D’où vient votre envie de cuisiner ?
Je crois avoir commencé la cuisine à dix-huit ans, au Japon. Je m’intéressais à la cuisine française classique, celle de Paul Bocuse : une cuisine brillante. De nos jours, on peut chercher un métier sur internet, alors qu’à l’époque il fallait ouvrir des livres. Je suis tombé sur un livre de cuisine et il m’a intéressé tout de suite. J’ai eu un coup de coeur. Lorsque j’ai vraiment commencé à étudier la cuisine, ça n’a pas cessé de me plaire, alors j’ai continué dans cette direction. 

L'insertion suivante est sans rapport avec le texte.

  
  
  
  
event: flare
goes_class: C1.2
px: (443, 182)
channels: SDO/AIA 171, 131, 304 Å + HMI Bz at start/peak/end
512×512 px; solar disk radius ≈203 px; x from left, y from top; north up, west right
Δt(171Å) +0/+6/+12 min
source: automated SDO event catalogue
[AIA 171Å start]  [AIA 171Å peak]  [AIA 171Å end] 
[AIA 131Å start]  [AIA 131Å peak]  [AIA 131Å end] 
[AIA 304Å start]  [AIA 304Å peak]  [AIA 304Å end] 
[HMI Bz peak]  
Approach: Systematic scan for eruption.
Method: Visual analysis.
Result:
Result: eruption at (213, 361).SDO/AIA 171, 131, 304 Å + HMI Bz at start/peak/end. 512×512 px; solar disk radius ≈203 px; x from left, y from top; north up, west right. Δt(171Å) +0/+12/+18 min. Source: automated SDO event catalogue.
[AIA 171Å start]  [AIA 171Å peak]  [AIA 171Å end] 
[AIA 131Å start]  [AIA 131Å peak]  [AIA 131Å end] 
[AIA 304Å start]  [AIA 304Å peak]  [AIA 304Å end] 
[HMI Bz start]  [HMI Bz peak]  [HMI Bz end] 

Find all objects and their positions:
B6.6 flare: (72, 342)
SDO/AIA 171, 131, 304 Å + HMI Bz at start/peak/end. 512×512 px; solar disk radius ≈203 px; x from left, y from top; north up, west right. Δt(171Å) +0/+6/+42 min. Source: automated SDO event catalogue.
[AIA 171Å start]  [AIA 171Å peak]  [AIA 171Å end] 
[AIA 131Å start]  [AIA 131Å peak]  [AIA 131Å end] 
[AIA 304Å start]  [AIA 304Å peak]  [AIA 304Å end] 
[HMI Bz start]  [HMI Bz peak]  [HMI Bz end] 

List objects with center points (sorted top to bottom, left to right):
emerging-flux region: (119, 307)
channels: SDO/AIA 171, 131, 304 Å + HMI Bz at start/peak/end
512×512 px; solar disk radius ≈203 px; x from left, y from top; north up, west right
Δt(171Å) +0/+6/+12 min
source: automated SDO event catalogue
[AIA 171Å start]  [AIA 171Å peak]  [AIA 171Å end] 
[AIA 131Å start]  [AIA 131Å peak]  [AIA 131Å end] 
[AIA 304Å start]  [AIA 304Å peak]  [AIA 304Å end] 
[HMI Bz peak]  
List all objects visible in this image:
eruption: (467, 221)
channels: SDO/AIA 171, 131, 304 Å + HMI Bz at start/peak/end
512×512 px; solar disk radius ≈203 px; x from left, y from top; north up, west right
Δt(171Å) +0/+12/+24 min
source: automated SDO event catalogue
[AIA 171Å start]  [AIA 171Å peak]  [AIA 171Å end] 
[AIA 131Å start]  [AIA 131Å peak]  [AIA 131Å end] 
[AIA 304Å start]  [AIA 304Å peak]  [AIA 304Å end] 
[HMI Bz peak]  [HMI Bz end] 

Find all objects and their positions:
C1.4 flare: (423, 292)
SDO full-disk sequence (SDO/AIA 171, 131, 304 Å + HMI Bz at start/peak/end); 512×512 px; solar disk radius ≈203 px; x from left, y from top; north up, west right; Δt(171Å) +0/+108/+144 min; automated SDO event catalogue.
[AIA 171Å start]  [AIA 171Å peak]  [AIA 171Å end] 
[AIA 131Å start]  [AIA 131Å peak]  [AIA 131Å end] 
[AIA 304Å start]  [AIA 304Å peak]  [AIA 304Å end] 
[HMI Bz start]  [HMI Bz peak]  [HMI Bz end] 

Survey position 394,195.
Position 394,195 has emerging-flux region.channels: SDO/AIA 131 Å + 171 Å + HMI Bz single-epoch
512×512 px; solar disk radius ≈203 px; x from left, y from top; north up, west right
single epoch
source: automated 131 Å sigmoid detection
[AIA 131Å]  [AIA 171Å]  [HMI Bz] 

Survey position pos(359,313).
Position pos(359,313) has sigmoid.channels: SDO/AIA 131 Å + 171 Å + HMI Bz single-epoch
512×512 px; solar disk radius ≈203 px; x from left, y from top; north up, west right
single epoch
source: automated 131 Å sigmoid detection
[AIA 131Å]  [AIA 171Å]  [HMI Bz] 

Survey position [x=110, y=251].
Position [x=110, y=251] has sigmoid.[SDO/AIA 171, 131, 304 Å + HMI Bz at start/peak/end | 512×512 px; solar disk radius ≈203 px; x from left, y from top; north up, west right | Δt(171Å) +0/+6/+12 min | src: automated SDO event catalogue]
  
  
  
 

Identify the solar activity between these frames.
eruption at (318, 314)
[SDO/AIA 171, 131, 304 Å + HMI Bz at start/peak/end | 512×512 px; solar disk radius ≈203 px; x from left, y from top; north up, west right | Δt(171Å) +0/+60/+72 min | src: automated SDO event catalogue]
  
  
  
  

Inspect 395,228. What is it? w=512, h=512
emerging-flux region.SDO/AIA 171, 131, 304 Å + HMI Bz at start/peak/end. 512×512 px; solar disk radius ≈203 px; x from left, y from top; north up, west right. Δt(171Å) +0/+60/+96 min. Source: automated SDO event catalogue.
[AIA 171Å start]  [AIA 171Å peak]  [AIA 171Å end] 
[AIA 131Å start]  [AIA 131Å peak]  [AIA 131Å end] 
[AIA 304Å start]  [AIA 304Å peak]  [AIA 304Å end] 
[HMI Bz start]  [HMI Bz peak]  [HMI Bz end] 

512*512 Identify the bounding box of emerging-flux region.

Vous avez confié avoir découvert la cuisine française grâce à l’émission Iron Chef, un programme japonais des années 1990 façon Master Chef. Quel souvenir en gardez-vous ?
Ça m’a retourné ! Je voulais faire comme tous ces chefs qui passaient dans l’émission et s’affrontaient : Alain Passard, Pierre Gagnaire, des chefs japonais... Ça m’a donné envie de poursuivre mon rêve. Vous avez ensuite quitté le Japon pour la France, vers vingt-six ans.

 

« Les chefs me montraient et moi je copiais leurs gestes. J’avais cette petite frustration de ne pas pouvoir communiquer avec eux. »

 

Quelle a été votre expérience dans ces restaurants étoilés qui font rêver tant de jeunes cuisiniers ?
C’était évidemment très difficile car je ne comprenais rien à la langue française ! Ne pas parler français, cela veut dire ne pas pouvoir travailler. Je savais cuisiner, désosser les viandes, lever un filet de poisson, faire une sauce, mais sans comprendre la langue c’était impossible de savoir quoi faire. Les chefs me montraient et moi je copiais leurs gestes. J’avais cette petite frustration de ne pas pouvoir communiquer avec eux. Petit à petit, j’ai commencé à comprendre le français, j’arrivais à capter leurs demandes. Il faut dire que les Français sont très forts ! Ils acceptent tous ceux qui veulent découvrir leur cuisine. Cette ouverture d’esprit m’a beaucoup plu car ce n’est pas pareil au Japon.

 


Plat du chef Ryuji Teshima, du restaurant Pages, en 2020.

 

Pourquoi avez-vous choisi le nom Pages pour votre restaurant ?
C’était au départ une page blanche, le début d’une histoire. Aujourd’hui, l’identité a un peu changé et mon équipe est très importante pour moi. L’étoile décernée par le guide Michelin était un cadeau pour elle. Aujourd’hui, « Pages » représente toutes les pages de ce restaurant, tous les cuisiniers, les équipiers. Chaque personne est une page du livre que nous écrivons ensemble. 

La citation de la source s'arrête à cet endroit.